Excerpt from a dataset:
-*-

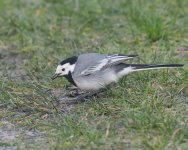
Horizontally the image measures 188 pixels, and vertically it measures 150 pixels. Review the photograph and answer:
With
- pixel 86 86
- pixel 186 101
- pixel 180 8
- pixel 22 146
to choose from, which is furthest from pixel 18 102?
pixel 180 8

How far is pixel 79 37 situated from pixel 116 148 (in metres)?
3.28

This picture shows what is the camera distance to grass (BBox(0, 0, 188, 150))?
4875 millimetres

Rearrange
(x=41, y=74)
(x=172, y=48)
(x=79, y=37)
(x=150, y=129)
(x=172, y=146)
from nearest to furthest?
(x=172, y=146)
(x=150, y=129)
(x=41, y=74)
(x=172, y=48)
(x=79, y=37)

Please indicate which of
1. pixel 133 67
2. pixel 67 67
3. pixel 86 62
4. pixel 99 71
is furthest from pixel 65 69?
pixel 133 67

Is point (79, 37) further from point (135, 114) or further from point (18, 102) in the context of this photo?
point (135, 114)

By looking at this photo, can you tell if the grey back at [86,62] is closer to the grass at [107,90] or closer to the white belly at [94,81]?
the white belly at [94,81]

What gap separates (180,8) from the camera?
8.22 metres

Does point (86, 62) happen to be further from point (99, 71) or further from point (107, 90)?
point (107, 90)

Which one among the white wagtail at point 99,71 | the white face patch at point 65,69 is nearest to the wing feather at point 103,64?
the white wagtail at point 99,71

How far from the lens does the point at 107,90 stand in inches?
232

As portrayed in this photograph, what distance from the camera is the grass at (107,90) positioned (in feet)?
16.0

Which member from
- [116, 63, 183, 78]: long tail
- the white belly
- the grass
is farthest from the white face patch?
[116, 63, 183, 78]: long tail

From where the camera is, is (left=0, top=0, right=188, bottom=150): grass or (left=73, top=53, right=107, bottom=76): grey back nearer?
(left=0, top=0, right=188, bottom=150): grass

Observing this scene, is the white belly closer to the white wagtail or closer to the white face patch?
the white wagtail
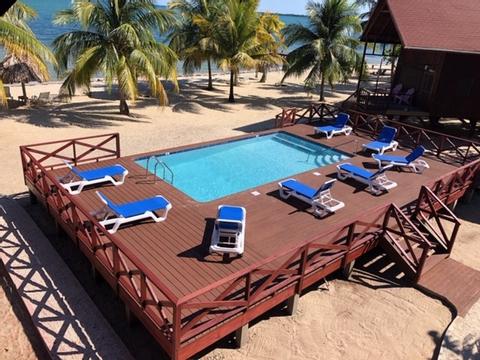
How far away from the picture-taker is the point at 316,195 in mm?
9648

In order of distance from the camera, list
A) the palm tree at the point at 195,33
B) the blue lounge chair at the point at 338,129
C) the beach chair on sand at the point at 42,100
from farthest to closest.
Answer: the palm tree at the point at 195,33 → the beach chair on sand at the point at 42,100 → the blue lounge chair at the point at 338,129

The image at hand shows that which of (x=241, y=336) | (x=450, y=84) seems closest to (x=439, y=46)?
(x=450, y=84)

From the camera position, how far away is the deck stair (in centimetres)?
862

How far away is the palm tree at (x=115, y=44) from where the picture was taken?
705 inches

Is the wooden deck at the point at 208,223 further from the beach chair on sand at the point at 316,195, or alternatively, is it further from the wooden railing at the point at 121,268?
the wooden railing at the point at 121,268

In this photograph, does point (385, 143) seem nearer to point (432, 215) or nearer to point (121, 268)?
point (432, 215)

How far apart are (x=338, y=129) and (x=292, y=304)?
35.8 feet

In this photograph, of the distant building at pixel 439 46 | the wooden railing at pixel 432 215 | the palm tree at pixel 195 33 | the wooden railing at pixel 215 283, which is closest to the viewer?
the wooden railing at pixel 215 283

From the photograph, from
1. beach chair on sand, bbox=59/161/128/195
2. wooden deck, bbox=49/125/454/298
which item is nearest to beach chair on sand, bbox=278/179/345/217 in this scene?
wooden deck, bbox=49/125/454/298

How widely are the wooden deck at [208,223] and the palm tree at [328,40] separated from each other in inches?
531

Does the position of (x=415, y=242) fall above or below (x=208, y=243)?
below

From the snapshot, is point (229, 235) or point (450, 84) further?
point (450, 84)

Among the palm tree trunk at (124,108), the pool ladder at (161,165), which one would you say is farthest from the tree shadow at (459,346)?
the palm tree trunk at (124,108)

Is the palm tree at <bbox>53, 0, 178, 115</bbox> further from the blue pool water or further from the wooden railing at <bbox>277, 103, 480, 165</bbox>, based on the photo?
the wooden railing at <bbox>277, 103, 480, 165</bbox>
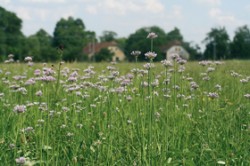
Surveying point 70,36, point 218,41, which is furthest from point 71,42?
point 218,41

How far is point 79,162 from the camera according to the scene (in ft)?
12.1

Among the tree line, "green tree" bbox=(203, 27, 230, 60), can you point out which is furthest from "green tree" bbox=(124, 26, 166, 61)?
"green tree" bbox=(203, 27, 230, 60)

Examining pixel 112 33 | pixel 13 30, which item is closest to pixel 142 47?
pixel 13 30

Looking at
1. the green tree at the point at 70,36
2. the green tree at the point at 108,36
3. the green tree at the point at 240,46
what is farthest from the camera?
the green tree at the point at 108,36

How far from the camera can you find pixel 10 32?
249ft

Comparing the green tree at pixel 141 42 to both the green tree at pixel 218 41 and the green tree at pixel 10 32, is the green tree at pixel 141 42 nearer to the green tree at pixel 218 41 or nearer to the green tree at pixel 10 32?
the green tree at pixel 218 41

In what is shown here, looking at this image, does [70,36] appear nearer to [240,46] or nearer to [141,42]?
[141,42]

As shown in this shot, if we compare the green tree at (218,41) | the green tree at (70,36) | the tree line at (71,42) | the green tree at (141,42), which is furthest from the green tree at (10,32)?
the green tree at (218,41)

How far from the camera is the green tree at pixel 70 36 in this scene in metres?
76.6

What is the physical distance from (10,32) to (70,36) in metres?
11.9

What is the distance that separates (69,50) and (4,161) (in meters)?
74.2

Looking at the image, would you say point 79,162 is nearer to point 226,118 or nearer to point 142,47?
point 226,118

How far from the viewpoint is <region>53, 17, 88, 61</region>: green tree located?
76.6 m

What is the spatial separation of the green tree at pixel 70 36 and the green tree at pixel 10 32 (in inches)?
274
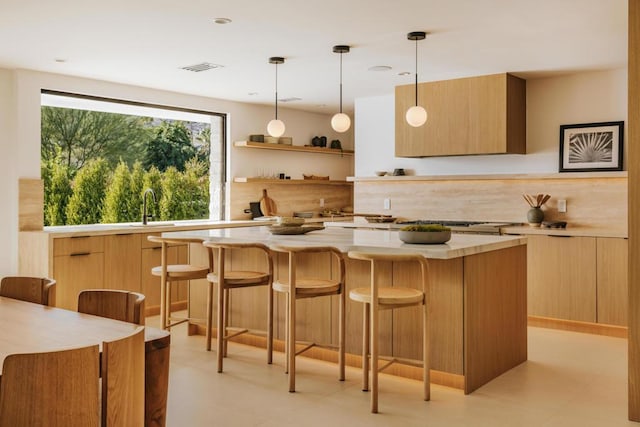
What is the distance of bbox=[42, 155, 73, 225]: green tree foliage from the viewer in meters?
6.84

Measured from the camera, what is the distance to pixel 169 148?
8.15 m

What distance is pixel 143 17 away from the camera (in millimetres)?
4145

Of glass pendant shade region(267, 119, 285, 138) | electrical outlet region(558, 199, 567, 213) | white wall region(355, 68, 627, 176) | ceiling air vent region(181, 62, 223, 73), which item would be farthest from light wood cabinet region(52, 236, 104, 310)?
electrical outlet region(558, 199, 567, 213)

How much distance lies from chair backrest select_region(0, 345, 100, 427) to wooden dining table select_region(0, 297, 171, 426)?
1.01 feet

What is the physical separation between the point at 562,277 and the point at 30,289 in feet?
14.6

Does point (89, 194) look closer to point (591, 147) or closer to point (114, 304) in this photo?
point (114, 304)

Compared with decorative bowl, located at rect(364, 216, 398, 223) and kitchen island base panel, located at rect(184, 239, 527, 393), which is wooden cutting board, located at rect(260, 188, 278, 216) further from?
kitchen island base panel, located at rect(184, 239, 527, 393)

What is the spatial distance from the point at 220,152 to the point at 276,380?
4308 millimetres

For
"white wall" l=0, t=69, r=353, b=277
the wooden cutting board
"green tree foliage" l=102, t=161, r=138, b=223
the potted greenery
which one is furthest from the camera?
the wooden cutting board

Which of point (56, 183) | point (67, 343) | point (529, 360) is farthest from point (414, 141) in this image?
point (67, 343)

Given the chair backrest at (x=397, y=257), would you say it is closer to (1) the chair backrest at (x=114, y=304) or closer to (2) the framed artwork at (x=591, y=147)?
(1) the chair backrest at (x=114, y=304)

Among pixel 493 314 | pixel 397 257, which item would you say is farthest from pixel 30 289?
pixel 493 314

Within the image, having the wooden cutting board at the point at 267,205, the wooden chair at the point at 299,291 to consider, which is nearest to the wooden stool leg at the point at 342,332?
the wooden chair at the point at 299,291

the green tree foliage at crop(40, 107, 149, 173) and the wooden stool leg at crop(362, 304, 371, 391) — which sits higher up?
the green tree foliage at crop(40, 107, 149, 173)
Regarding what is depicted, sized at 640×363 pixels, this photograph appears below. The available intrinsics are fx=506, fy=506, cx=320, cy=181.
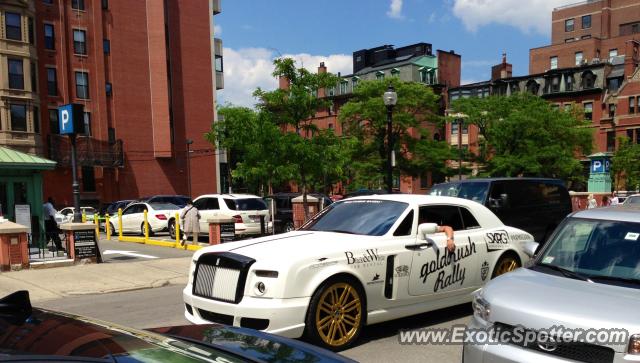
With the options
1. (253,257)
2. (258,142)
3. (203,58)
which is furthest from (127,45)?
(253,257)

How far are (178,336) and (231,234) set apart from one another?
1312 cm

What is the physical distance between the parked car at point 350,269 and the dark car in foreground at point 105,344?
6.48 feet

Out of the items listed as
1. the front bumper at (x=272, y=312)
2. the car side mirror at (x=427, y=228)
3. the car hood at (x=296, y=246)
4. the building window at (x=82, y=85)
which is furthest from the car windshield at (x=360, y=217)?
the building window at (x=82, y=85)

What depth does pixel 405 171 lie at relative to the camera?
135 feet

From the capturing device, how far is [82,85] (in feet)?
133

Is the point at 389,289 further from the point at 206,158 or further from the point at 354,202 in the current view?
the point at 206,158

-*-

» Instructions to follow
Reproduce the entries word for word, from the line with "How far is pixel" to the line with "4875 millimetres", including both of those lines.

» Written solution
How far is pixel 79 37 situated from pixel 116 148 (in metres)?
3.28

This picture shows what is the camera distance to grass (BBox(0, 0, 188, 150))?
4875 millimetres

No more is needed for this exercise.